Warning: take Fat Cat Motorsports spreadsheets with a grain of salt
 

First of all, I don’t usually contribute to forums, but today I’m making an exception because I believe everyone should be aware of the obvious mistake present in FCM’s spreadsheets. I have been using those spreadsheets myself to calculate FRC% until I discovered the error in the roll stiffness calculation. I did email FCM to inform them that the spring’s contribution in roll stiffness is twice the actual value, but I did not receive any answer and the spreadsheets are still the same.
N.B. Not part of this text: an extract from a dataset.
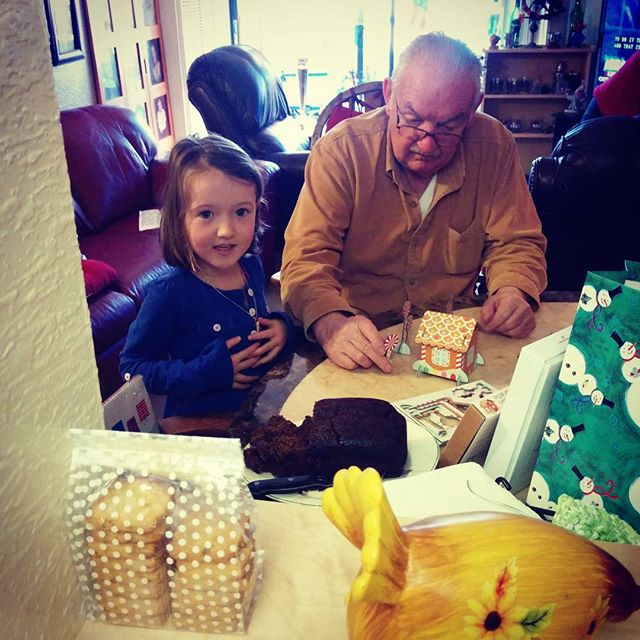 Emma & Grandpa making a pop out gingerbread house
Since I don’t expect anybody to simply believe my words, I will demonstrate the error with references:

So let’s start with FCM’s result when only considering the front springs for the roll stiffness (roll bars diameter at 0):
https://www.miataturbo.net/members/s...fcm-1-3112.jpg
(The spreadsheet can be found there: FCM_MSDS_1_6NA.xls)

Now let’s calculate the roll rates:

Using the equations Milliken book (p.589 and 596)
https://www.miataturbo.net/members/s...n-eq1-3113.jpg
https://www.miataturbo.net/members/s...n-eq2-3114.jpg

Or the equivalent equation from OptimumG technical papers (http://www.optimumg.com/docs/Springs...Tech_Tip_2.pdf)
https://www.miataturbo.net/members/s...mg-eq-3115.jpg

With the FCM’s default values:
IRf = .72
tf = 55.5 in -> 4.625 ft (front track)
Kspringf = 700 lb/in

KrideF = 700 lb/in * (.72)^2 = 362.88 lb/in

KrollF = (12in/1ft * 362.88 lb/in * (4.625)^2) /2 = 46 573 lb-ft/rad
46 573 lb-ft/rad *pi/180 = 812.86 lb-ft/deg

Then if we compare this value with the one from Fat Cat Motorsports the mistake is obvious.
Calculated value: 812.86 lb-ft/deg
FCM value: 1625.8 lb-ft/deg ->1625.8 lb-ft/deg /2 = 812.9 lb-ft/deg

Finally, those spreadsheets can still be used, but would require a bit more work. The solution would be to use the spreadsheet to calculate the roll stiffness contribution of each individual component and dividing by 2 those for the springs and then add them to calculate the FRC% manually. Otherwise the spreadsheet will give you false FRC% since it considers the springs for twice their actual spring rates in terms of roll.

I always had anyways.

The optimum-G papers used to have an error in their damping calculation as well (damping curve was correct at the wheel, not for an actual damper in its mounting position)...Not the best of references if you want to go beyond FRC's.

Is OP from Stewart Development? :confused:

We take most vendors claims with a grain of salt around here.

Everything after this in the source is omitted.